What Makes Good Firewood?
Good firewood should both be seasoned and have a high BTU rating. BTU stands for “British thermal unit,” and this is the amount of energy required to heat one pound of liquid water by one degree Fahrenheit. It’s a common way of measuring heat output, and the higher the BTUs, the more heat you’ll get from the firewood. Seasoning the wood increased the BTUs; green, moisture-heavy wood has lower BTUs generated by the fire because the heat expends more energy evaporating the moisture.
Speaking of seasoning, the condition of the firewood is also important. Seasoned wood has a moisture content of 20% or less; to ensure this, you should cut, split and pile the firewood for at least a year before burning. Once it has been seasoned, the wood will produce more heat and less smoke and creosote build-up in the chimney. The fire in unseasoned wood has to work harder to evaporate the internal moisture, making it more difficult to light and producing more smoke when it does go up.
Top Ten Firewood Choices
Certain trees produce better-seasoned firewood that will have higher BTUs than others.

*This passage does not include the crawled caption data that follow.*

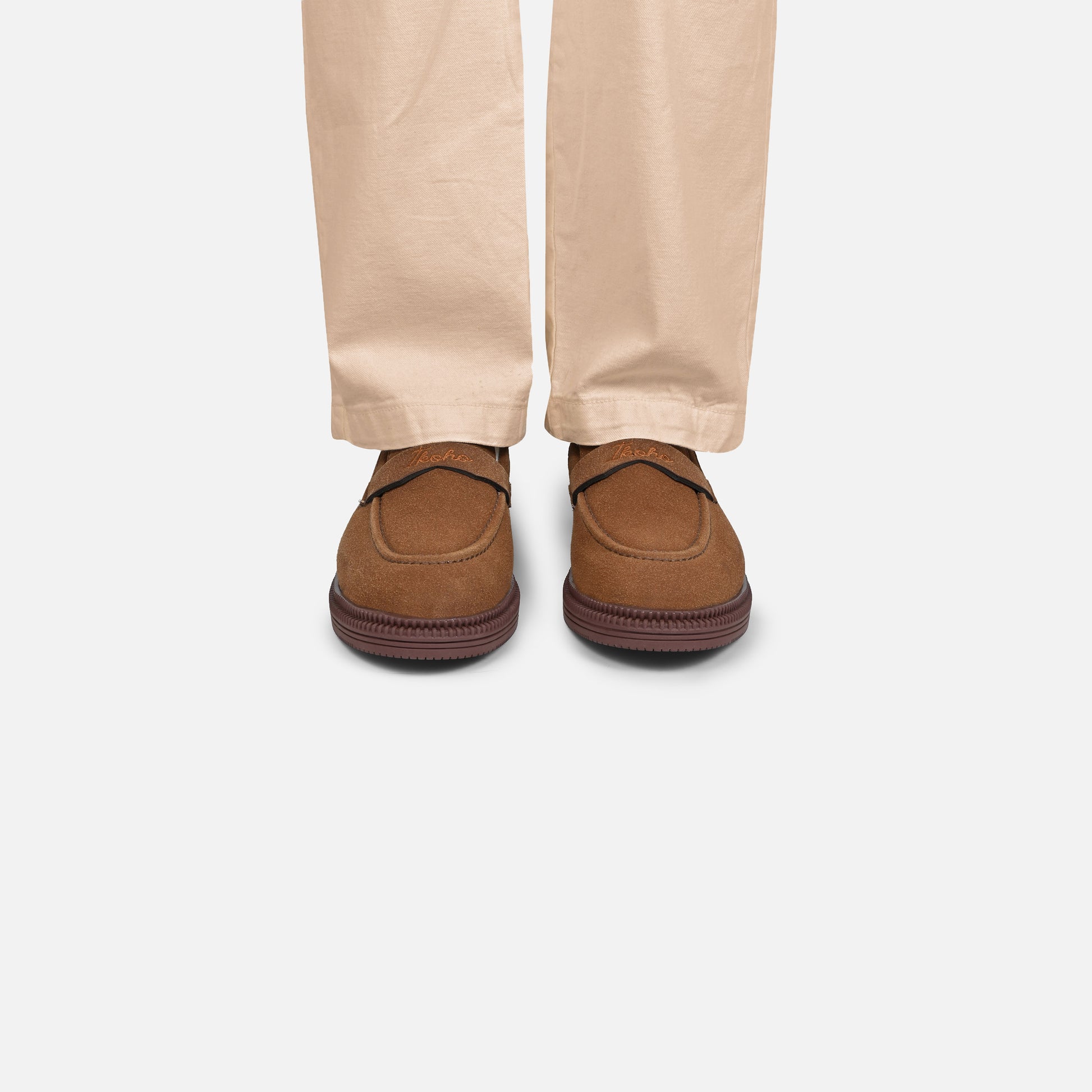 A person wearing tan pants and brown suede slip-on loafers, shown from the feet up against a light gray studio background.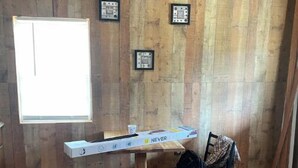 A room with wooden walls, a window, a desk with a chair, and a framed certificate on the wall. - Delightful kitchenette style tiny home with loft. (Overton)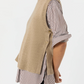 A person models the Ann Mashburn Marion Sweater, a beige cashmere vest, layered over a brown-and-white striped long-sleeve shirt with black pants, shown in profile against a plain background.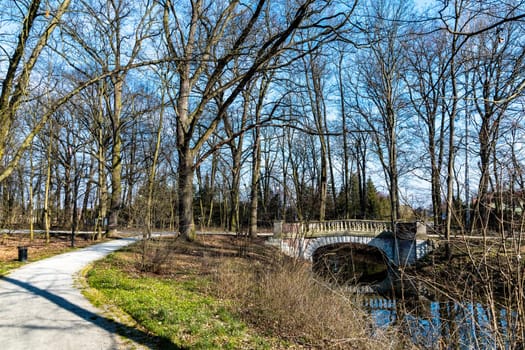 Sunny morning in park with small river and concrete bridge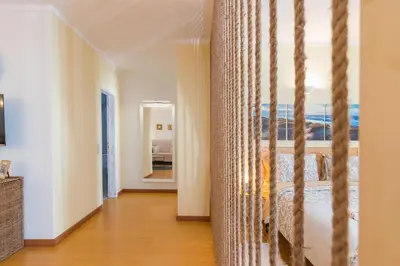 a bedroom with a bed with a view of the ocean at Downtown & Beach in Albufeira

Here are the top ten firewood choices for this winter, whether for your wood stove or on the hearth from the Ontario Woodlot Association:
- Rock Elm – 32.0
- Shagbark Hickory – 30.6
- White Oak – 30.6
- Sugar Maple – 29.0
- Beech – 27.8
- Red Oak – 27.3
- Yellow Birch – 26.2
- White Ash – 25.0
- White Elm – 24.5
- Red Maple – 24.0
Some of these are harder to find than others because of growth patterns across Ontario. For example, you’re more likely to find White Oak and Sugar Maple firewood in the London area than Rock Elm or Shagbark Hickory.
Other woods are easier to ignite. White Oak, for example, requires a lot of kindling to get going, but will burn slowly and generate more heat; Yellow Birch, by contrast, ignites and burns quickly. It’s not always the case that the higher the BTUs, the slower the burn; Sugar Maple will burn slower than White Oak, but give off less heat.
Hardwood Versus Softwood
You might notice that the previous list is all hardwood trees. These are better for burning because softwoods like pine don’t give off heat as efficiently and leave more residue behind. Burning softwood can increase the buildup of dangerous creosote in the chimney, forcing you to clean it more frequently.
Softwoods are also less efficient. While a pound of dense hardwood has roughly the same amount of energy as a pound of light softwood, wood density makes the pound of hardwood smaller. A full cord of the more dense hardwood will have more energy than a cord of less dense softwood, making hardwood more efficient for storing and burning.